If you have a small- to mid-sized accounting or CPA firm here in Pennsylvania, your employees are probably accountants and support staff. Yet the number of college students studying accounting or going on to become CPAs is decreasing, making it more of a challenge to find new accountants. If your current staff is overworked but you’d like to grow your firm, you may want to evaluate the work your employees are currently doing and see what tasks can be reassigned to a non-accountant.

Focusing on your core practice

You’re an accounting firm. You make your money from offering accounting or financial services. Therefore, your best accounting and CPA professionals should be focusing all or most of their time on the work that will produce revenue. 

But many small- and mid-sized companies have employees wearing multiple hats. There are many different aspects of running a business that must be done but don’t necessarily require an accounting degree. Given the change in the hiring market, it may be time to evaluate the work that your staff is doing and reassign work more appropriately to experts in those areas. 

Your first step is to define your core practice. Do you primarily offer tax services? Do you provide small businesses with bookkeeping or financial reports? Do you offer financial advisory services to individuals? Or do you support startups or other firms with strategic planning, bank loan preparation, business compliance, or other services? 

These core offerings are where your accounting professionals should be focusing their time. Any other activities waste their talent and cut into your bottom line. 

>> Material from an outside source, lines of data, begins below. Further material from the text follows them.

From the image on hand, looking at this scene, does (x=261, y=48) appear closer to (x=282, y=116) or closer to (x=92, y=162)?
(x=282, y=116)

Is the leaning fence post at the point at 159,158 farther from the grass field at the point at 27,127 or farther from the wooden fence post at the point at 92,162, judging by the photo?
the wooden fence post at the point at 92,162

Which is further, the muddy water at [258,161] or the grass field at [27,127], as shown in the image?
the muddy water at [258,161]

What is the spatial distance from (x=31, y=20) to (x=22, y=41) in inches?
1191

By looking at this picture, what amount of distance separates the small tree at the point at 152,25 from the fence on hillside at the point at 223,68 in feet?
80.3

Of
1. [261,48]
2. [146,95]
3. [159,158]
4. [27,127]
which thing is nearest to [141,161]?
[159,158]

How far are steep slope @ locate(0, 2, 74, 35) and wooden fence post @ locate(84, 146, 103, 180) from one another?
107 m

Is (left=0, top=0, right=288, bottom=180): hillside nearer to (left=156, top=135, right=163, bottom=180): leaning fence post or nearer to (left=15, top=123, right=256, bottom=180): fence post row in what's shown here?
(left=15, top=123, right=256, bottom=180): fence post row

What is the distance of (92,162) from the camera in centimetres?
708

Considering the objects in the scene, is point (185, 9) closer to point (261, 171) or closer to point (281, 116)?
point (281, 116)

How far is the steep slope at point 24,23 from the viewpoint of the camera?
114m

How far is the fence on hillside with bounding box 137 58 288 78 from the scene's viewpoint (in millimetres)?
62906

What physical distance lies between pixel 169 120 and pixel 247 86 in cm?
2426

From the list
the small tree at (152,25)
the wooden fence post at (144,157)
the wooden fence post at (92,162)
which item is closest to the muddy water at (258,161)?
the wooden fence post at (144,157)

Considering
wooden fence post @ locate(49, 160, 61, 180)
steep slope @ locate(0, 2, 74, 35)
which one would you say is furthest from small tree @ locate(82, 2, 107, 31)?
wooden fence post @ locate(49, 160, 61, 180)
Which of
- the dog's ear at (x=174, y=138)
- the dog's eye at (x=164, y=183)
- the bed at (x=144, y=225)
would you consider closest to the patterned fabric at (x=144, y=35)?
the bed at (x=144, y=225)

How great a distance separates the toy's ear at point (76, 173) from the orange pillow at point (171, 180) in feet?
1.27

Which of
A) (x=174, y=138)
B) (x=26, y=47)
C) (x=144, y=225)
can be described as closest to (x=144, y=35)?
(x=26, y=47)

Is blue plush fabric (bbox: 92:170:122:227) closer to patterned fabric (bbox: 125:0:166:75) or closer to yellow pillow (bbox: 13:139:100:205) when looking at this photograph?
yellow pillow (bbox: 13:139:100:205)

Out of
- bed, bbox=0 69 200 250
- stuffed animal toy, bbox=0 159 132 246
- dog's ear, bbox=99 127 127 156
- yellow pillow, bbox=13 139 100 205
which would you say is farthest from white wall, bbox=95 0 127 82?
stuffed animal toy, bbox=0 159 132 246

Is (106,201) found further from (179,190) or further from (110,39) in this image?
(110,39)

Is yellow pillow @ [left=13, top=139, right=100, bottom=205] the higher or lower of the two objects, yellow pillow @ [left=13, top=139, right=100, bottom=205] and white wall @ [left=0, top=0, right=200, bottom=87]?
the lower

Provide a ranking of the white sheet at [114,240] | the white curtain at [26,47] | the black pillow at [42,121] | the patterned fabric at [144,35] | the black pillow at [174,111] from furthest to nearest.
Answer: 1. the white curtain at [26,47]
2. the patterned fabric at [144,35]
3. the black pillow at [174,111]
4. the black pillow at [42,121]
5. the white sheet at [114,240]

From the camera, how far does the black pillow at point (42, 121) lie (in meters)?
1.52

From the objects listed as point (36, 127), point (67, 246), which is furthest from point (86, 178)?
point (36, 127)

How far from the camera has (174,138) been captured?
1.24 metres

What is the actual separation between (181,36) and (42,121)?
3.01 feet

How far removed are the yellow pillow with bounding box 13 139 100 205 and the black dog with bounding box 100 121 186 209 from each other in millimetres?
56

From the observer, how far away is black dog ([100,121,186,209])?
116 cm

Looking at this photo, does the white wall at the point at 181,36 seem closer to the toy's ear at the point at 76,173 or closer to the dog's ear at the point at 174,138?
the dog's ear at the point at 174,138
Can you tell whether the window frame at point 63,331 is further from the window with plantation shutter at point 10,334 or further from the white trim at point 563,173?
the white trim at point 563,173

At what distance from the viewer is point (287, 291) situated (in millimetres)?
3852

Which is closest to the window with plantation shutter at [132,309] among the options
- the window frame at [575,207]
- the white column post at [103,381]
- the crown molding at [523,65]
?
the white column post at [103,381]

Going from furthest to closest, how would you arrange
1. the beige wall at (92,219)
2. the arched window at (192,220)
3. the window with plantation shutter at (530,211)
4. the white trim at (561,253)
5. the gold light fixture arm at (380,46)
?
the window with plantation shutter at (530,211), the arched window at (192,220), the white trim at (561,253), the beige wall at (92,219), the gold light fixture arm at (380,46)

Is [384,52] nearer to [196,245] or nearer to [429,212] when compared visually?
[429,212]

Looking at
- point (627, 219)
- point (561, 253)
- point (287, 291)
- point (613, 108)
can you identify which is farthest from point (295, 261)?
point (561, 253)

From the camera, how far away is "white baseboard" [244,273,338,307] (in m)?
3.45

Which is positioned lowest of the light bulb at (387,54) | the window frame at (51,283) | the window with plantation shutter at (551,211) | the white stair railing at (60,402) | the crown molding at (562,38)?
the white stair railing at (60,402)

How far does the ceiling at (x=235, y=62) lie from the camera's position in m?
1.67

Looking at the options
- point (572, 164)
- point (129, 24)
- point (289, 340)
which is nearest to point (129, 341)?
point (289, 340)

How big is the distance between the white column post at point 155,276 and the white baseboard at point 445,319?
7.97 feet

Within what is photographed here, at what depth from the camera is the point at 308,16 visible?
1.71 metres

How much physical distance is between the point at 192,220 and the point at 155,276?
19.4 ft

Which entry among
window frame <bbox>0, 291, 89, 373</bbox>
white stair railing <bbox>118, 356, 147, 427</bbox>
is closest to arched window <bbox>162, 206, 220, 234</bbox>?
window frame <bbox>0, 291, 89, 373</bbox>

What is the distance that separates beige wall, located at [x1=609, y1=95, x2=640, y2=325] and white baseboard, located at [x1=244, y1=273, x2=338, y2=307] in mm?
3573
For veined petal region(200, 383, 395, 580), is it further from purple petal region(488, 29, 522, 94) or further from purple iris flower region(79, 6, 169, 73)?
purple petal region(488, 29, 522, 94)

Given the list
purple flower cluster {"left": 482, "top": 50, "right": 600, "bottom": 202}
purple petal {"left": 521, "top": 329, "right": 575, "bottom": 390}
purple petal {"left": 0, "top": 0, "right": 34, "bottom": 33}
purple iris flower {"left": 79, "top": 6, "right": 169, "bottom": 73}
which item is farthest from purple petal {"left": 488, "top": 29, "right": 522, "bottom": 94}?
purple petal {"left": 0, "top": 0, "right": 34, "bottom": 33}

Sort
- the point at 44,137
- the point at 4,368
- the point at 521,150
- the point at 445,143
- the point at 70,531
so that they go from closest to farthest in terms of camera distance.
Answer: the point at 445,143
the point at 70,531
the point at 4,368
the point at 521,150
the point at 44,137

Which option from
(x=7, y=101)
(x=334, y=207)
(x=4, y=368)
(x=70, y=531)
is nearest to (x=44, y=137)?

Hiring or outsourcing for your needs

Have your staff track their work for a week or a month, classifying the kinds of tasks they’re performing. Make sure they define anything that does not require their accounting expertise. This could even include making large numbers of copies or making sure the break room is properly stocked with coffee, creamers, etc. Other activities they may be involved in include:

  • Marketing
  • Firm-wide communication to staff
  •  Firm-wide communication blasts to clients
  • Business development
  • Content creation
  • New-hire training
  • Handling incoming queries
  • Mail handling
  • Filing and document control
  • Tracking cyber-security, campus security, and document security
  • Evaluating and implementing new technology for improved work-flow 

All these activities need to be done and many of them require input and advice from the accounting staff. For instance, accountants should provide content or subject matter for regular client communications. That said, your accountants should not be actually handling these functions. 

Once your staff has provided you with a detailed breakdown of the kinds of work they do, look at what functions are taking up a chunk of time that would justify a new hire, a temp or part-time employee, or outsourcing to a service. Freeing your accountants from these responsibilities means more time for them to dedicate to your core services. While you may have to hire someone to handle marketing and communication, with your accountants’ time freed up you’ll be able to grow your business. This growth should support the cost of the new hire and allow for greater revenue into the future – and probably much happier staff.